PROVIDENCE, R.I. (WPRI) — Gov. Gina Raimondo acknowledged Sunday that it would be difficult for Christians not to gather in churches and with extended family on Easter, while urging Rhode Islanders to stay home and form new traditions.
Raimondo did not hold her usual daily news conference, instead pre-recording an Easter video greeting with her husband Andy Moffit.
“I know this Easter isn’t the holiday that we had hoped that it would be,” Raimondo said. “It will be difficult to not be with our faith communities, to not be able to go to church, to not be in close contact with our family members and loved ones.”
She said her family normally goes to her sister’s home for a big gathering, but she will now spend the day at home with Moffit and their two children.
“I also hope that we never again have to experience Easter under these sorts of difficult conditions,” Raimondo said.
The R.I. Department of Health separately announced 316 new positive COVID-19 cases and seven new deaths Sunday, for a total of 63 deaths of Rhode Islanders so far.
Six of the new deaths were connected to nursing homes, according to a spokesperson.
Raimondo urged people in her Saturday briefing not to try and get around the ban on nursing home visitors on Easter, including by trying to speak to loved ones through the window from outside. Dr. Alexander-Scott also asked people not to send packages or flowers to nursing homes, but instead take a photo of the flowers or show them to a loved one over video chat.
Raimondo on Sunday also thanked the many people who are still going to work for essential reasons, including nurses, doctors, CNAs, social workers, teachers, manufacturers, grocery clerks, truck drivers, bus drivers and members of the R.I. National Guard.

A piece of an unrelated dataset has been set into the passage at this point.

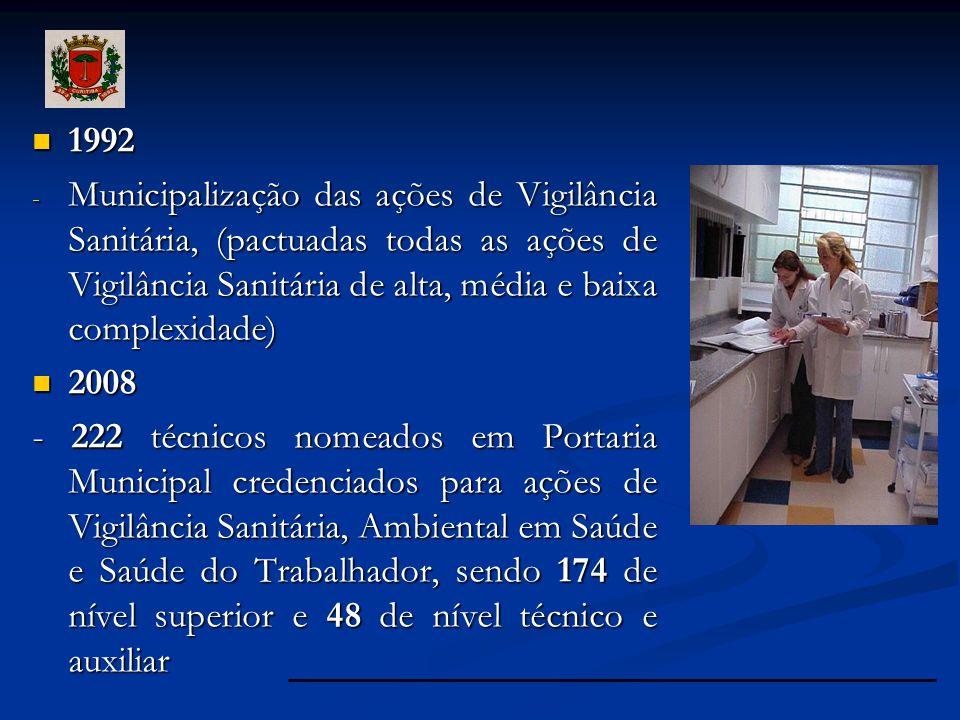 1992 Municipalização das ações de Vigilância Sanitária, (pactuadas todas as ações de Vigilância Sanitária de alta, média e baixa complexidade)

“I know it’s a scary time to go to work and I’m so grateful for your bravery and your commitment to the people of Rhode Island,” Raimondo said.
Moffit encouraged people to take care of their mental and emotional health during this time, and said he was encouraged by stories of Rhode Islanders helping each other.
Raimondo asked everyone to do one kind thing for another person each day, including checking in on them, helping with groceries or making them a homemade mask.
“Simple acts of kindness — including just staying home — are more important than ever,” she said. “We going to get through this … and we’re going to be stronger and more resilient on the other side.”